WORK TO DO ▸
Copy the rows below word for word, starting at the line containing "Does the image" and continuing through the last line of the rows.

RECORDED INFORMATION ▸
* * * *

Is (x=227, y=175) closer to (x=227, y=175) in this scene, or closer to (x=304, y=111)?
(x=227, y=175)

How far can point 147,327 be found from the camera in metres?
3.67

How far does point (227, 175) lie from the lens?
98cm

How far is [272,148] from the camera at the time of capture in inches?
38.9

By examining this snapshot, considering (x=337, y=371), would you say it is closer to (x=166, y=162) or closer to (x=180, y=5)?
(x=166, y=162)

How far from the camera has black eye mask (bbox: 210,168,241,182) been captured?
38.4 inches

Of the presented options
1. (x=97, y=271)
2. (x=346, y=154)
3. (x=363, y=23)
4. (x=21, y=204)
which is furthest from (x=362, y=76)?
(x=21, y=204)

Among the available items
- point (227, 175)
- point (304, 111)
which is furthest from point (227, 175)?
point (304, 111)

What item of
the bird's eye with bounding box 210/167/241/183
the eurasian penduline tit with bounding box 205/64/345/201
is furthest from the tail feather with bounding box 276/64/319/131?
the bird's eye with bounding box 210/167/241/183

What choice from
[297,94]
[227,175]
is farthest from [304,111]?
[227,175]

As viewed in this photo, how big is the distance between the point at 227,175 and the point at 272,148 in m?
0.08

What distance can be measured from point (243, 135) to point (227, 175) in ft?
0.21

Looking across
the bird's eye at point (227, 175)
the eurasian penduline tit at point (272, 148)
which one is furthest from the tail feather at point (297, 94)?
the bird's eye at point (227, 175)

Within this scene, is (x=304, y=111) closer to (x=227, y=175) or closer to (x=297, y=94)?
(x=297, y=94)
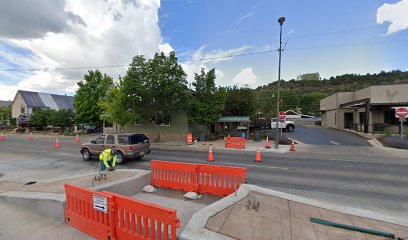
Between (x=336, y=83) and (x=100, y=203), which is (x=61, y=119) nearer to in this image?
(x=100, y=203)

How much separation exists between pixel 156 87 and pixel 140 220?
1777 cm

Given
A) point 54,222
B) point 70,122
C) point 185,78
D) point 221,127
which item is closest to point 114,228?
point 54,222

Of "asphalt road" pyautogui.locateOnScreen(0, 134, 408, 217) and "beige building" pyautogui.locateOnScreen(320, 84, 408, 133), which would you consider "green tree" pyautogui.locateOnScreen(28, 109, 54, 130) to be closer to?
"asphalt road" pyautogui.locateOnScreen(0, 134, 408, 217)

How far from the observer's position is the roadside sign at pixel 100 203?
394 centimetres

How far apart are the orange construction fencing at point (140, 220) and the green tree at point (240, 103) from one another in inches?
906

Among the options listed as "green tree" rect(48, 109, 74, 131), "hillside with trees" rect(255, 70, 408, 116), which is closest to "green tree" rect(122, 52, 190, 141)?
"green tree" rect(48, 109, 74, 131)

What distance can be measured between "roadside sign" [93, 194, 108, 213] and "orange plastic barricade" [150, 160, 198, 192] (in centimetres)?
282

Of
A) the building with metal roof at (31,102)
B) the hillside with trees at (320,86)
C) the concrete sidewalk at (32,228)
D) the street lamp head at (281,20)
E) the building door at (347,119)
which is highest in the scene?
the hillside with trees at (320,86)

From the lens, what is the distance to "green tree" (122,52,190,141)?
2016cm

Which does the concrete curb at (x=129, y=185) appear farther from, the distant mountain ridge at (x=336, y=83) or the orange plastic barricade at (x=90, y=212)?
the distant mountain ridge at (x=336, y=83)

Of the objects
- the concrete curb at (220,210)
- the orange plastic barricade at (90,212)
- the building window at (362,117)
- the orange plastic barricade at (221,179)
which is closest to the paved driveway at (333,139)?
the building window at (362,117)

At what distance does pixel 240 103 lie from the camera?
26391 millimetres

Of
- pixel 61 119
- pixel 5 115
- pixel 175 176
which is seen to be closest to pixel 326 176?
pixel 175 176

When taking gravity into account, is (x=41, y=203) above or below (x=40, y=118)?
below
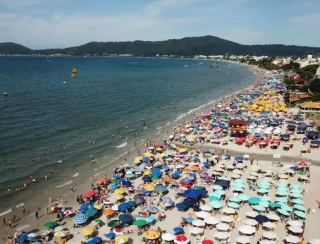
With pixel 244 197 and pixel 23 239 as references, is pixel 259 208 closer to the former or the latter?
pixel 244 197

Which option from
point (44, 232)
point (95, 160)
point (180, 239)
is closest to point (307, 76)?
point (95, 160)

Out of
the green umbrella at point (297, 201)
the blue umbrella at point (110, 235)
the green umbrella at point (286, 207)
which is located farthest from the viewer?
the green umbrella at point (297, 201)

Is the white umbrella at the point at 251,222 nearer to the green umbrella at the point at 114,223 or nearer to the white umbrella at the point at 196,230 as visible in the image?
the white umbrella at the point at 196,230

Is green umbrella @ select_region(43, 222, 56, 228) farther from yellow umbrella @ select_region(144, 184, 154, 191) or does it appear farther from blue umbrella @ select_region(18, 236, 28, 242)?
yellow umbrella @ select_region(144, 184, 154, 191)

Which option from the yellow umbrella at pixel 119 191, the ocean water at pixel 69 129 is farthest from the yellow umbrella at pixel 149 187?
the ocean water at pixel 69 129

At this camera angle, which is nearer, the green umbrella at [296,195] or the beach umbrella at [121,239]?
the beach umbrella at [121,239]

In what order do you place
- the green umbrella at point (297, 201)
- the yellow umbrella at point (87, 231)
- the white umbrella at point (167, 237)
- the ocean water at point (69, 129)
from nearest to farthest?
the white umbrella at point (167, 237) < the yellow umbrella at point (87, 231) < the green umbrella at point (297, 201) < the ocean water at point (69, 129)

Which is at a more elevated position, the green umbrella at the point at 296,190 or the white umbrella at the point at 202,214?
the green umbrella at the point at 296,190

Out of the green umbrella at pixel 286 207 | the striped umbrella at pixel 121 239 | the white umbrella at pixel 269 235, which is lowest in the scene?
the striped umbrella at pixel 121 239

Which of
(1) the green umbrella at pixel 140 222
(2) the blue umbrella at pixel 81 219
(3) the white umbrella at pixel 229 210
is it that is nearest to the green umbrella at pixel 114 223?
(1) the green umbrella at pixel 140 222
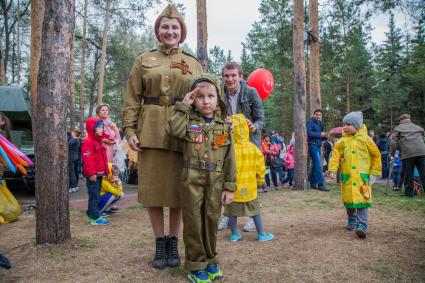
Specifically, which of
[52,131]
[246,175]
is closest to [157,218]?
[246,175]

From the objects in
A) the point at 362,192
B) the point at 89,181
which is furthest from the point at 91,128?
the point at 362,192

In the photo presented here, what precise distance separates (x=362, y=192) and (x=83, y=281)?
318 cm

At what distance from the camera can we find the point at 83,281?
2.79m

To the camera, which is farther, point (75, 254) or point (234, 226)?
point (234, 226)

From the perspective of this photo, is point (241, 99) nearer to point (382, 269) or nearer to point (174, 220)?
point (174, 220)

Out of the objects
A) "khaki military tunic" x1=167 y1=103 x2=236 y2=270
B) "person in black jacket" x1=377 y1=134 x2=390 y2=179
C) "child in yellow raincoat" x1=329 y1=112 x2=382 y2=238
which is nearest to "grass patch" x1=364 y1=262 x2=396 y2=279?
"child in yellow raincoat" x1=329 y1=112 x2=382 y2=238

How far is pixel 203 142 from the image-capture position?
108 inches

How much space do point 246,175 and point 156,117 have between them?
1.35 metres

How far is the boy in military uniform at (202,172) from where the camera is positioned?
2689 millimetres

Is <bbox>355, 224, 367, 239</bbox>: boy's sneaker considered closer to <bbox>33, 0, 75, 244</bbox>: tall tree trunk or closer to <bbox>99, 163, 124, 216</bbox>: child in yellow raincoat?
<bbox>33, 0, 75, 244</bbox>: tall tree trunk

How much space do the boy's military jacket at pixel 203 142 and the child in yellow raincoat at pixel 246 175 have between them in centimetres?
98

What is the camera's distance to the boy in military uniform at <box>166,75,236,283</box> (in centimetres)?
269

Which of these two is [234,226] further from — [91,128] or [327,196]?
[327,196]

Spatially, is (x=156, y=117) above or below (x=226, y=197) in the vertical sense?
above
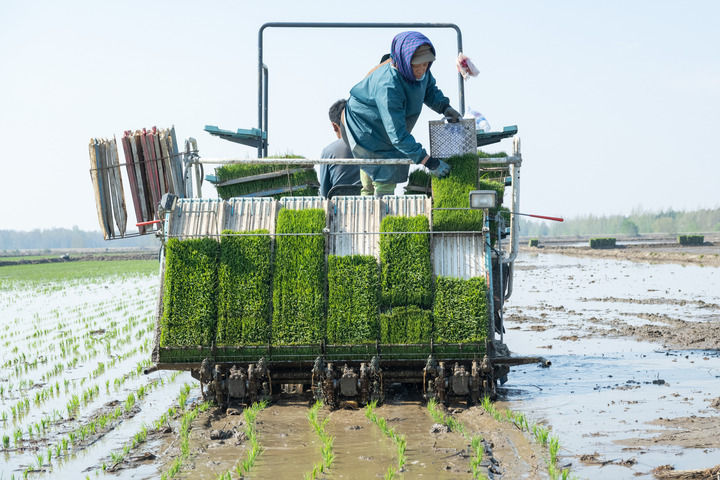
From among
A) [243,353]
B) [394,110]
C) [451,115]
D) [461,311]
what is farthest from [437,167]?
[243,353]

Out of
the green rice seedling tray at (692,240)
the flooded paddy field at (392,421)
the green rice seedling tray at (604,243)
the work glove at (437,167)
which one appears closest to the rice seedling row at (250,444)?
the flooded paddy field at (392,421)

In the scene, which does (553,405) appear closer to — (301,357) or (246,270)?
(301,357)

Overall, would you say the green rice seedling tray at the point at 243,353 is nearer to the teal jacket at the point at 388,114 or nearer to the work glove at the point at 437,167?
the teal jacket at the point at 388,114

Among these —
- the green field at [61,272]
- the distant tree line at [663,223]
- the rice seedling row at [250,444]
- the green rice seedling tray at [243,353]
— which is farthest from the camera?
the distant tree line at [663,223]

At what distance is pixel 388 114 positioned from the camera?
24.3 feet

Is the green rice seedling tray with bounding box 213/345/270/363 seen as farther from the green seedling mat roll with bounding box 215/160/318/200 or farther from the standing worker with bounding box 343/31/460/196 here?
the green seedling mat roll with bounding box 215/160/318/200

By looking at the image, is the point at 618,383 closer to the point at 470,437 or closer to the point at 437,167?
the point at 470,437

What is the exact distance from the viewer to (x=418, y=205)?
7.68 metres

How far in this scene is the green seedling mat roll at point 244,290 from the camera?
7.23 metres

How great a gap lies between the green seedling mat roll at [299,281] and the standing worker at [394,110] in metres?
0.98

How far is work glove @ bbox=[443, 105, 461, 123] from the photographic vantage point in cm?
770

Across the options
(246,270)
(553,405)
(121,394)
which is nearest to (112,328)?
(121,394)

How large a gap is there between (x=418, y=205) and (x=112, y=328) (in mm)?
11398

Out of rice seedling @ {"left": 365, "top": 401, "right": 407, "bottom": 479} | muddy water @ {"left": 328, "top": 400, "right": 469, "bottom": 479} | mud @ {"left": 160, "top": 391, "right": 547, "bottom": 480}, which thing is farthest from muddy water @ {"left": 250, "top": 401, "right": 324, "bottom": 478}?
rice seedling @ {"left": 365, "top": 401, "right": 407, "bottom": 479}
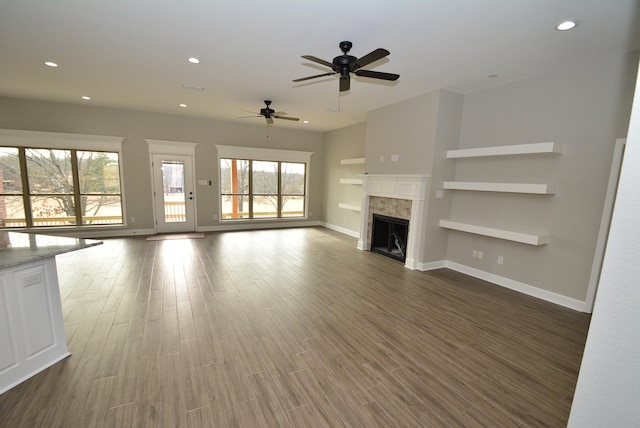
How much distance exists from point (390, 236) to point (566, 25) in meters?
3.82

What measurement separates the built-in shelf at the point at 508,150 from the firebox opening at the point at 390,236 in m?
1.42

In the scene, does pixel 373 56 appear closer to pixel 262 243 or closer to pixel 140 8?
pixel 140 8

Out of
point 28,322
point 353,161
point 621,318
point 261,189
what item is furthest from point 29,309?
point 261,189

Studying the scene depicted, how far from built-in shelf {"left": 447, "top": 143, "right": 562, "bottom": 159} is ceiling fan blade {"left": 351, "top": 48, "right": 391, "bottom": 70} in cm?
236

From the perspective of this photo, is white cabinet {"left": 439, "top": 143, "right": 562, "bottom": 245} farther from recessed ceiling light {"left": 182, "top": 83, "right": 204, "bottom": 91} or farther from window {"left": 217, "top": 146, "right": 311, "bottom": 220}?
window {"left": 217, "top": 146, "right": 311, "bottom": 220}

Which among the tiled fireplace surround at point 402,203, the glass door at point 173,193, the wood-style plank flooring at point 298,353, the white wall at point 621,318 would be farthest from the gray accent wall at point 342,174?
the white wall at point 621,318

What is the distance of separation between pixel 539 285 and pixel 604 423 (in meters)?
3.71

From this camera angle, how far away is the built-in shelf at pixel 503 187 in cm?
344

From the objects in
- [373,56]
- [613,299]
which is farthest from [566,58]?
[613,299]

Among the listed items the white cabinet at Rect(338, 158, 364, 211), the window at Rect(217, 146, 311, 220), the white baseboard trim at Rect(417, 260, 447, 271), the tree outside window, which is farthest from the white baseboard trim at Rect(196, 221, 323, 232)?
the white baseboard trim at Rect(417, 260, 447, 271)

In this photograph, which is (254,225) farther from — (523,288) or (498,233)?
(523,288)

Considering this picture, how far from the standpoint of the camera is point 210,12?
8.19 feet

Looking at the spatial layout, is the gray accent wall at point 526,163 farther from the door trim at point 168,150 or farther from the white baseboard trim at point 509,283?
the door trim at point 168,150

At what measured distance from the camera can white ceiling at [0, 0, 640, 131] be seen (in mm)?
2387
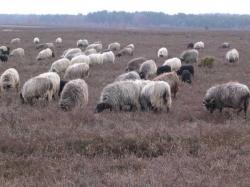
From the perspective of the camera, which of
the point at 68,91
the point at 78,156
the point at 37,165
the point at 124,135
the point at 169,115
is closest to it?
the point at 37,165

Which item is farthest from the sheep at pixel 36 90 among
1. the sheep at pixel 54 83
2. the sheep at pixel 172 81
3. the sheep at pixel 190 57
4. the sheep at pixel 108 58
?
the sheep at pixel 190 57

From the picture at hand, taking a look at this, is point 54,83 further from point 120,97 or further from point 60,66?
point 60,66

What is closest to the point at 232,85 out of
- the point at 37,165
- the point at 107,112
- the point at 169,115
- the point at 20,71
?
the point at 169,115

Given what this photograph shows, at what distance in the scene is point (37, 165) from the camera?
866 cm

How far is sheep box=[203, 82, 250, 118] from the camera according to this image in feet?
44.7

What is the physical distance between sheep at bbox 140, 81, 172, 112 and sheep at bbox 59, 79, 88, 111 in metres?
1.90

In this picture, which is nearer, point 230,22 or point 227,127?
point 227,127

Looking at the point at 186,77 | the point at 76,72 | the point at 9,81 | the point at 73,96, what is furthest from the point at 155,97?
the point at 76,72

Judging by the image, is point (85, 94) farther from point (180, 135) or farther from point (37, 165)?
point (37, 165)

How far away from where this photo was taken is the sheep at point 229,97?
13609mm

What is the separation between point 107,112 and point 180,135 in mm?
3857

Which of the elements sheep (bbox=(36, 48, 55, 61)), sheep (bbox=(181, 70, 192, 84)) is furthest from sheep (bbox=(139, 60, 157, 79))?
sheep (bbox=(36, 48, 55, 61))

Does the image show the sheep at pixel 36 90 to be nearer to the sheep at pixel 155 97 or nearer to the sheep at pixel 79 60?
the sheep at pixel 155 97

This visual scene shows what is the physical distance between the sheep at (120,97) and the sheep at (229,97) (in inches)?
83.8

* * * *

TASK OUTPUT ▸
Does the image show the sheep at pixel 36 90 to be nearer to the sheep at pixel 155 97 or nearer to the sheep at pixel 79 60?
the sheep at pixel 155 97

This visual scene shows what is the physical distance between the sheep at (120,97) and the sheep at (229,97) (in inches)?
83.8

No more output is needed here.